WORK REQUIRED
Every record below must be written out exactly. Leave out the pictures.

Saved data entries
• • •

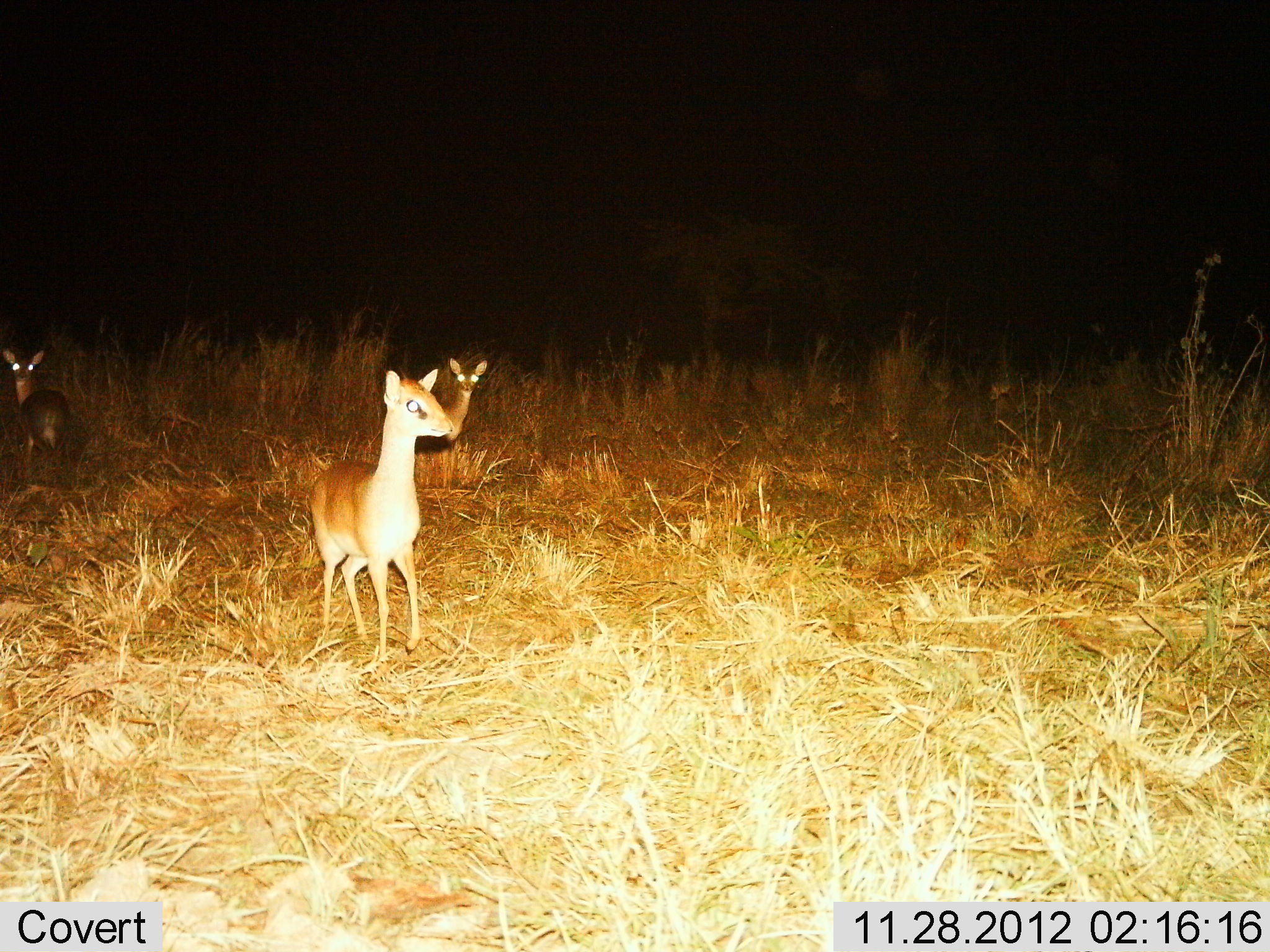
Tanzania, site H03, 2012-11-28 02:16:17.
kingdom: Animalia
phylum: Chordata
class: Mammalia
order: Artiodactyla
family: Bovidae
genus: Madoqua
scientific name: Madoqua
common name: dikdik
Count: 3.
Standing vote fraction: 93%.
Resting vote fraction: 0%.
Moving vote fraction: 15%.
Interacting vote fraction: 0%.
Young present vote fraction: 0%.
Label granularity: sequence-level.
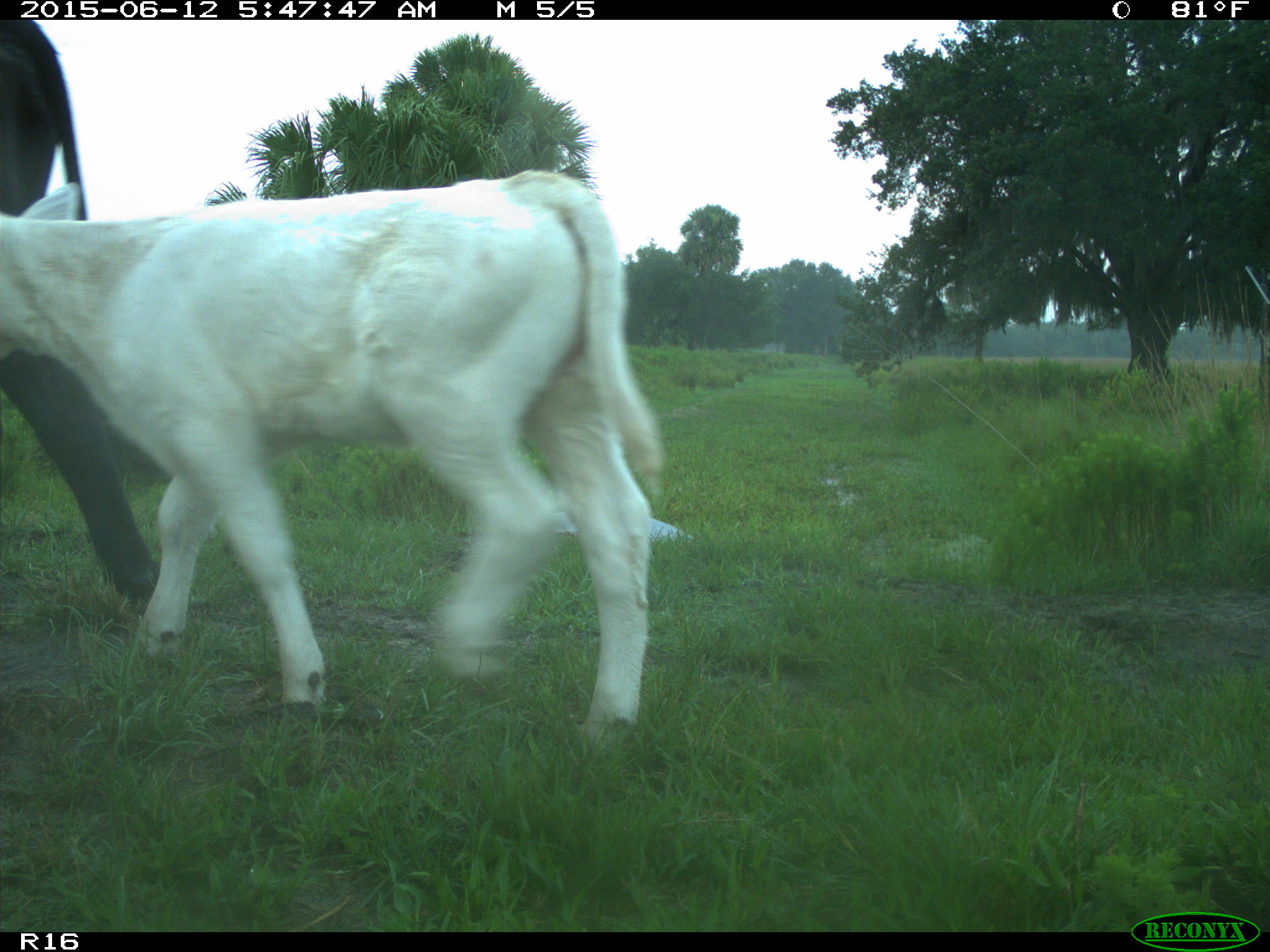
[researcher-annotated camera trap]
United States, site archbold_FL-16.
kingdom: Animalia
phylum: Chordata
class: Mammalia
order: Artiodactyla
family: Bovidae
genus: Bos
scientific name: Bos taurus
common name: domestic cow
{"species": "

• • •

SOLUTION TO THE EXERCISE
Tanzania, site H03, 2012-11-28 02:16:17.
kingdom: Animalia
phylum: Chordata
class: Mammalia
order: Artiodactyla
family: Bovidae
genus: Madoqua
scientific name: Madoqua
common name: dikdik
Count: 3.
Standing vote fraction: 93%.
Resting vote fraction: 0%.
Moving vote fraction: 15%.
Interacting vote fraction: 0%.
Young present vote fraction: 0%.
Label granularity: sequence-level.
[researcher-annotated camera trap]
United States, site archbold_FL-16.
kingdom: Animalia
phylum: Chordata
class: Mammalia
order: Artiodactyla
family: Bovidae
genus: Bos
scientific name: Bos taurus
common name: domestic cow
{"species": "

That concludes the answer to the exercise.